— start DATA TO PROCESS —
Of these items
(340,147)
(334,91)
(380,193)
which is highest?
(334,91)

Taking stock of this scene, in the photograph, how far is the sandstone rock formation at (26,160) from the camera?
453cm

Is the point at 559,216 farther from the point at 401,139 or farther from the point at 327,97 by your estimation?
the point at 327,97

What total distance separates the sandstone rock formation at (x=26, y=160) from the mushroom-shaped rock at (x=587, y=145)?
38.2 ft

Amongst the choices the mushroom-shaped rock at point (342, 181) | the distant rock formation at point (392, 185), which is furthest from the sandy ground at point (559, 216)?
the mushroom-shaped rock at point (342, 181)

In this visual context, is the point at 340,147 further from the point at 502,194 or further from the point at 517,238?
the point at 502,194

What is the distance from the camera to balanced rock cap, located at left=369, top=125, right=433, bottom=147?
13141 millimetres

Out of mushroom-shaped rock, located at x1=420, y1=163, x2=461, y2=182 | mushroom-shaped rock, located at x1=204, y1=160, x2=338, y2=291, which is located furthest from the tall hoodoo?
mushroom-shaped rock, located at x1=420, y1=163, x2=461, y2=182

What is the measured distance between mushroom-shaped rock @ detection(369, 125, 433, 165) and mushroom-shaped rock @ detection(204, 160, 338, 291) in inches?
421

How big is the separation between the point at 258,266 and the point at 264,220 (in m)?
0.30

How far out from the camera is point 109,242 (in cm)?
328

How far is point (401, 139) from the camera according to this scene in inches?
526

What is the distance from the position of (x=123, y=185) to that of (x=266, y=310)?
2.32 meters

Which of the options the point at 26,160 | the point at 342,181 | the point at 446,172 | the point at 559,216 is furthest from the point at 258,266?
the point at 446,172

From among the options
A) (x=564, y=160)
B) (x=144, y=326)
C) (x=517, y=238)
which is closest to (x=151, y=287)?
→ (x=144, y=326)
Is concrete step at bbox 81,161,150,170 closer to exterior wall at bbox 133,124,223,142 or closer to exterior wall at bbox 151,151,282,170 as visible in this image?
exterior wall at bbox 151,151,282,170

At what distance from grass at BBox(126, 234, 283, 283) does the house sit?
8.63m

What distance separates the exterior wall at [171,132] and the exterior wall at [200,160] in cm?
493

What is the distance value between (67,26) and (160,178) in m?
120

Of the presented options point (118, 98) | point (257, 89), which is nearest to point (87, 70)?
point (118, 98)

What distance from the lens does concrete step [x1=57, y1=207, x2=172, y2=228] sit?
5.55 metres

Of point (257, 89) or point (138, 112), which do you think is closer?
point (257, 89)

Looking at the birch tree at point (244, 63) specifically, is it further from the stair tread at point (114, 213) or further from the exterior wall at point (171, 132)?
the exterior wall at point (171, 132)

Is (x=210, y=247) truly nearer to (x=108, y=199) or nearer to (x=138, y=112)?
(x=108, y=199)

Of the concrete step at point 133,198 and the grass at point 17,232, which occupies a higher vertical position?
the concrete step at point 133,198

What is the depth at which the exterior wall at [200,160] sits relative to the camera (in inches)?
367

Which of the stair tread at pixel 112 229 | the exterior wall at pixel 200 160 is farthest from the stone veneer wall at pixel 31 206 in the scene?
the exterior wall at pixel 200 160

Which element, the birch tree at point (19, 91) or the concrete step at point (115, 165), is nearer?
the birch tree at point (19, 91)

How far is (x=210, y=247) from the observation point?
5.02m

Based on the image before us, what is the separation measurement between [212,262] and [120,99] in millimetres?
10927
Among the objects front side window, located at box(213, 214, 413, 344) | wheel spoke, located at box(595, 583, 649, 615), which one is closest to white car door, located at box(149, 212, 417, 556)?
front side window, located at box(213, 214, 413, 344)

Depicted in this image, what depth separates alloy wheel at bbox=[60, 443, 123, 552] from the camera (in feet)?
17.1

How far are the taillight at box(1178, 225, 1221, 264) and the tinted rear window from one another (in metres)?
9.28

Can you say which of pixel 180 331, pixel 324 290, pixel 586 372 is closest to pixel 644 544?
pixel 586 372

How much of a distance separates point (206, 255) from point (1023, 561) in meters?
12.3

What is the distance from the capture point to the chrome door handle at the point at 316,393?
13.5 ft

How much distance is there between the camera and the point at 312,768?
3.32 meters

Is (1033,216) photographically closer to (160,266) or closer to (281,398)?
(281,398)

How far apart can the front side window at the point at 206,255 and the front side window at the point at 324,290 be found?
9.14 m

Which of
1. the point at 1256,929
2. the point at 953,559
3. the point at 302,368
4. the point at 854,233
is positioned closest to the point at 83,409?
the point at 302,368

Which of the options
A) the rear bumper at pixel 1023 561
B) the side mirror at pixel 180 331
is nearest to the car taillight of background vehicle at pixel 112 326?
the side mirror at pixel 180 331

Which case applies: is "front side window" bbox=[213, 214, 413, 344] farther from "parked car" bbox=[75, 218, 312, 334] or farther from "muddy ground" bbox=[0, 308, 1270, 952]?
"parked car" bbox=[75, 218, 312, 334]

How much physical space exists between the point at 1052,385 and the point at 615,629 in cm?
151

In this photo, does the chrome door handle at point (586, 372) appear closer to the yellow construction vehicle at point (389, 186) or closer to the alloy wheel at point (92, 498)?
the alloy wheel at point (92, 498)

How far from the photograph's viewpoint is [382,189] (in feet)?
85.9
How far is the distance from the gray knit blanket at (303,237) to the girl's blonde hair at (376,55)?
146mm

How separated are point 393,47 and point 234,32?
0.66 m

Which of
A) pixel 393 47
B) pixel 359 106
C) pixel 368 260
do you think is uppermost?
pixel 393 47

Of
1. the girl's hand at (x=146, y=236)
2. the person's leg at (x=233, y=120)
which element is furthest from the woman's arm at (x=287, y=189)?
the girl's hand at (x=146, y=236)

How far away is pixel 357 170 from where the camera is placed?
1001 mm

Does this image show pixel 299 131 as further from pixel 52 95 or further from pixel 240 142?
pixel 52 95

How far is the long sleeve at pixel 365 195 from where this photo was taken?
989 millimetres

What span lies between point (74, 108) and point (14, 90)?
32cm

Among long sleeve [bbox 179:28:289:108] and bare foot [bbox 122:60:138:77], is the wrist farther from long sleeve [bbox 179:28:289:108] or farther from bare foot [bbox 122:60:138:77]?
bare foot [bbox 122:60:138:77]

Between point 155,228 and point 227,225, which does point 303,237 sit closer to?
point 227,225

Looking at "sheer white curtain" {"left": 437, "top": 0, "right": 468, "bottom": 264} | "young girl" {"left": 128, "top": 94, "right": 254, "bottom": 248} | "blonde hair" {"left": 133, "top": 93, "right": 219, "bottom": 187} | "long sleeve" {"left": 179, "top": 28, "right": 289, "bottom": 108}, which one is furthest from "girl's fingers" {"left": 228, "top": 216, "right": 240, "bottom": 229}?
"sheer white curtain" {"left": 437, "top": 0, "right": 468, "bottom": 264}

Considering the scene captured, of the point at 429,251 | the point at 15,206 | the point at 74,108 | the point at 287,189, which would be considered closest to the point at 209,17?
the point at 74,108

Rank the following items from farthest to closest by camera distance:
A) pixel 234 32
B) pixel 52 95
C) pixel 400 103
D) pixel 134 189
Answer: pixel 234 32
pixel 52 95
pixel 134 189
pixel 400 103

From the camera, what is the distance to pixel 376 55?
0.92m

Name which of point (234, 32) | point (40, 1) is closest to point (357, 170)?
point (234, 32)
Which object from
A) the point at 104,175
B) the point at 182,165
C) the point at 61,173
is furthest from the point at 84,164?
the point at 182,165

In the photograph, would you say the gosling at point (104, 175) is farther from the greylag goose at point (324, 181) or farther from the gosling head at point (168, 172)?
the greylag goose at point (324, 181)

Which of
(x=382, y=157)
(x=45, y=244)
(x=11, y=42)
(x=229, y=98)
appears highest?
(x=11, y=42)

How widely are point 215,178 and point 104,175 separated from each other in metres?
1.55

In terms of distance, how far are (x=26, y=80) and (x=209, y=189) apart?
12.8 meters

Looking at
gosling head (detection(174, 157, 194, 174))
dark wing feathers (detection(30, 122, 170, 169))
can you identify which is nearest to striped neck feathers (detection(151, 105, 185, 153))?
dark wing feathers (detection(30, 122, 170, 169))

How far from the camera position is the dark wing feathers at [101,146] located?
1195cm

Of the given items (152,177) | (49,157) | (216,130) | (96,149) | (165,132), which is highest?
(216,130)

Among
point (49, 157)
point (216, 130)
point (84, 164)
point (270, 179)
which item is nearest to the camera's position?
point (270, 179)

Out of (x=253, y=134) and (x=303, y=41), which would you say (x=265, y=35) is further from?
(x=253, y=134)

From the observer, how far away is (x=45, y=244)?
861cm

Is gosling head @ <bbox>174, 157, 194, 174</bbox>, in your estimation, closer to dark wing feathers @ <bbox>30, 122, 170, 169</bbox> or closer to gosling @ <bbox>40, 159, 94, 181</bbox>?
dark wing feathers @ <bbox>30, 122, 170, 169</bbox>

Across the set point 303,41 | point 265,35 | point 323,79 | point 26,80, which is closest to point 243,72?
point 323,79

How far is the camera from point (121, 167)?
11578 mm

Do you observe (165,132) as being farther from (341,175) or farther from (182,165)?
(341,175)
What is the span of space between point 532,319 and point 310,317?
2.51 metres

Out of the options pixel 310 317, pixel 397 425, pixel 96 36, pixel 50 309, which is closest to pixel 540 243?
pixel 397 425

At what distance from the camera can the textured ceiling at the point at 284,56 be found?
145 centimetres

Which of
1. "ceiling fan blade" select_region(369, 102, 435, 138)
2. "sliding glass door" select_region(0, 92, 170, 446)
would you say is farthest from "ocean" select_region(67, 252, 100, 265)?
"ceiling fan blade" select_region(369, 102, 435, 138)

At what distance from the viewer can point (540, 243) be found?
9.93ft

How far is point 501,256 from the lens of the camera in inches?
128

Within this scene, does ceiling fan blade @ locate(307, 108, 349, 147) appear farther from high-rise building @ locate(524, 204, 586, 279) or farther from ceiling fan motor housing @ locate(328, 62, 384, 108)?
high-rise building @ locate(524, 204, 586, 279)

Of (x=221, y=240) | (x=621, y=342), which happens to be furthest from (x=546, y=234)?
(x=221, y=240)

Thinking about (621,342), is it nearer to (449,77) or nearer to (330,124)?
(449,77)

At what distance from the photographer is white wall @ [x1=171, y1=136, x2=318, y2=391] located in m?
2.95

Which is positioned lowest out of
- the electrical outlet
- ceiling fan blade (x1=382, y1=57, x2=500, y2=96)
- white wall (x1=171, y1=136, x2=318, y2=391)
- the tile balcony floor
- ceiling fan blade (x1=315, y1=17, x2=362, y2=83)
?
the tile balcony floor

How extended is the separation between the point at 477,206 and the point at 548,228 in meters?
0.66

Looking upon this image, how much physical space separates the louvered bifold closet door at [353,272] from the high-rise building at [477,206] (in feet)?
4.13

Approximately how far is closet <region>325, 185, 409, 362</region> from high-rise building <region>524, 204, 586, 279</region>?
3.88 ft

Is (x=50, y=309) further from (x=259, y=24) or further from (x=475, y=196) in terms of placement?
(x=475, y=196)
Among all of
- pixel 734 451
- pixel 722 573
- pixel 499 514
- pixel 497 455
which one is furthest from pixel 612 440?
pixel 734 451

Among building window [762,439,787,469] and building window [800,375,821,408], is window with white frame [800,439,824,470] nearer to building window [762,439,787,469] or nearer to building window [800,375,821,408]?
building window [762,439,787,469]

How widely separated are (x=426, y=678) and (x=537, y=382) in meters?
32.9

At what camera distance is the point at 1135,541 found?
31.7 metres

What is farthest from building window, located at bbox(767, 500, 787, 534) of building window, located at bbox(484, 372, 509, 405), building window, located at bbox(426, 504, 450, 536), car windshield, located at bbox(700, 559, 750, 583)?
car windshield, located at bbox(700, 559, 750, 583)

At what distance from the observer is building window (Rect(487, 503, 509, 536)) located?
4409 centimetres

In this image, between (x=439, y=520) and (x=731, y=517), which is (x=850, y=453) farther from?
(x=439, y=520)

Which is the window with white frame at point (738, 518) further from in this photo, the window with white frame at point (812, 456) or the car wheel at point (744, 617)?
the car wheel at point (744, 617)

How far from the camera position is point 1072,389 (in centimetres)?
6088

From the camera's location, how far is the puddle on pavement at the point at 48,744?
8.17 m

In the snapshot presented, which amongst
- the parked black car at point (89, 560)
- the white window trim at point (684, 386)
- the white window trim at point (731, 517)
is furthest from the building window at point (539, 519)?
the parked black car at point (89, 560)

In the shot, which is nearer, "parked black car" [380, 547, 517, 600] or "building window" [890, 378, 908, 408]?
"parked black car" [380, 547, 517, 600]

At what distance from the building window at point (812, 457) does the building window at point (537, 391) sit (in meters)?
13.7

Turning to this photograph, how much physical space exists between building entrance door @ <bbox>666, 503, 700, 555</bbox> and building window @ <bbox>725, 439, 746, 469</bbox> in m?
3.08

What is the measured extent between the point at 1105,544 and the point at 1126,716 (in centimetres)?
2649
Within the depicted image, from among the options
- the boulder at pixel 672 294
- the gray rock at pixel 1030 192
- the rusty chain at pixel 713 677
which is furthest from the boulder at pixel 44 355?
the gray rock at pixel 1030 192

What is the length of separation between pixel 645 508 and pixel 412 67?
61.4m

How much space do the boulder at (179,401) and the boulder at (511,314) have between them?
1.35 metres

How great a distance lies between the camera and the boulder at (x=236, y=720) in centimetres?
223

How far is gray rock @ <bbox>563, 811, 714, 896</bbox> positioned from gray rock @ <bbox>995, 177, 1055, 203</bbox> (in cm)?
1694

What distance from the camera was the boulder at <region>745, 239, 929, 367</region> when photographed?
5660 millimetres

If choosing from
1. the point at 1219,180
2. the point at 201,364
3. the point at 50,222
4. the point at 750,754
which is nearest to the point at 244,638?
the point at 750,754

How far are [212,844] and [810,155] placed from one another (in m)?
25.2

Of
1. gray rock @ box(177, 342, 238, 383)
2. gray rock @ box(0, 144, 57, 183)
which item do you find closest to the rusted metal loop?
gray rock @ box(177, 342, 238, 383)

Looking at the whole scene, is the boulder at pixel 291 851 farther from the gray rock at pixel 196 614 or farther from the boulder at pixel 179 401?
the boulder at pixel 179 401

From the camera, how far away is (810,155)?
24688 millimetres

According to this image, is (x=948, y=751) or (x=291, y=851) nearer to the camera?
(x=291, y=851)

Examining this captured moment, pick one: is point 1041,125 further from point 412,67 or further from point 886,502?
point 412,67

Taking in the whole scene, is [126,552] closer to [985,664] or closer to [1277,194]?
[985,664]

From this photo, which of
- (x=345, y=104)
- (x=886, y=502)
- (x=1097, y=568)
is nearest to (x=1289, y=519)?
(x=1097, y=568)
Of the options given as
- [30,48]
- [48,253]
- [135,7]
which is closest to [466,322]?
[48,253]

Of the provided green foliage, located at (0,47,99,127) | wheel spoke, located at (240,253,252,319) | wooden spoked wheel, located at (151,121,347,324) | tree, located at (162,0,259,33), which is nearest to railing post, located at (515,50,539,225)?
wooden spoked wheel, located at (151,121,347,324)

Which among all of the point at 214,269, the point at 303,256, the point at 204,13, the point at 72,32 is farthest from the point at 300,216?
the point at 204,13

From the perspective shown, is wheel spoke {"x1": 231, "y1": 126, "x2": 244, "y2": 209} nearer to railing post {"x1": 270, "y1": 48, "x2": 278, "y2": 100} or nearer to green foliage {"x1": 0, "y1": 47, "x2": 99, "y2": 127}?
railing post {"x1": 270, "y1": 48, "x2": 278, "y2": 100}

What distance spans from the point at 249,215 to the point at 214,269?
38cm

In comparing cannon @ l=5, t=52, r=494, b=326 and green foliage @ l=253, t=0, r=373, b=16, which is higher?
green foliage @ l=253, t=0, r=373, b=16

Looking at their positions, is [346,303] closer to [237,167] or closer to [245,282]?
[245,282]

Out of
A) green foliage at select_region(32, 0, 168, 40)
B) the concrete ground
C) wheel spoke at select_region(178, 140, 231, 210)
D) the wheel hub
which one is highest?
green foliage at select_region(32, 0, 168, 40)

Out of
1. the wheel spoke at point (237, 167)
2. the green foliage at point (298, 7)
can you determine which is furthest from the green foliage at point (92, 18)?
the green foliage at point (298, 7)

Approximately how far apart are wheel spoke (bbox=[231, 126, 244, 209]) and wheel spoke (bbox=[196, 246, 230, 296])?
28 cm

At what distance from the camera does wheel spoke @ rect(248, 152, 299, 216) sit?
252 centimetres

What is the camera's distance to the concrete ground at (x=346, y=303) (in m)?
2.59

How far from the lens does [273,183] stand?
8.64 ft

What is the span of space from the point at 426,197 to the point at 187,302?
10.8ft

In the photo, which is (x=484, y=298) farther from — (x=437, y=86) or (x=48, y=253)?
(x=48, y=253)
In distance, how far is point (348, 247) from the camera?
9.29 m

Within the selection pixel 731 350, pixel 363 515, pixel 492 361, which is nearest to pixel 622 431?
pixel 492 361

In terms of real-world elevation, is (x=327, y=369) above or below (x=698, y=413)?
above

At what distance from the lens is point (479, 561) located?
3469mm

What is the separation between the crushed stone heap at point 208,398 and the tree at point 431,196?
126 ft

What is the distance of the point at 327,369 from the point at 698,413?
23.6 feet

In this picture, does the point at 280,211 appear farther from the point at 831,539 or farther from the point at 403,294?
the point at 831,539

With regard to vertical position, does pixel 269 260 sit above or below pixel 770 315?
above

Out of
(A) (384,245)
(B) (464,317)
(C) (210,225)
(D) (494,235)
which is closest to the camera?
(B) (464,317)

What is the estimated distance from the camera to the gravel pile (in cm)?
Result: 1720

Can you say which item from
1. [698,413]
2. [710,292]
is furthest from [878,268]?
— end DATA TO PROCESS —
EXERCISE PROMPT: Find the line containing "What is the distance of". Reproduce it exactly, along with every line after it through the last.

CORRECT OUTPUT:
What is the distance of the point at 327,369 from the point at 698,413?
23.6 feet

In this picture, does the point at 280,211 appear farther from the point at 831,539 or farther from the point at 403,294?
the point at 831,539

With regard to vertical position, does pixel 269 260 sit above or below pixel 770 315?
above

Out of
(A) (384,245)
(B) (464,317)
(C) (210,225)
(D) (494,235)
which is closest to the camera?
(B) (464,317)

What is the estimated distance from the camera to the gravel pile (in cm)?
Result: 1720

Can you say which item from
1. [698,413]
2. [710,292]
is furthest from [878,268]?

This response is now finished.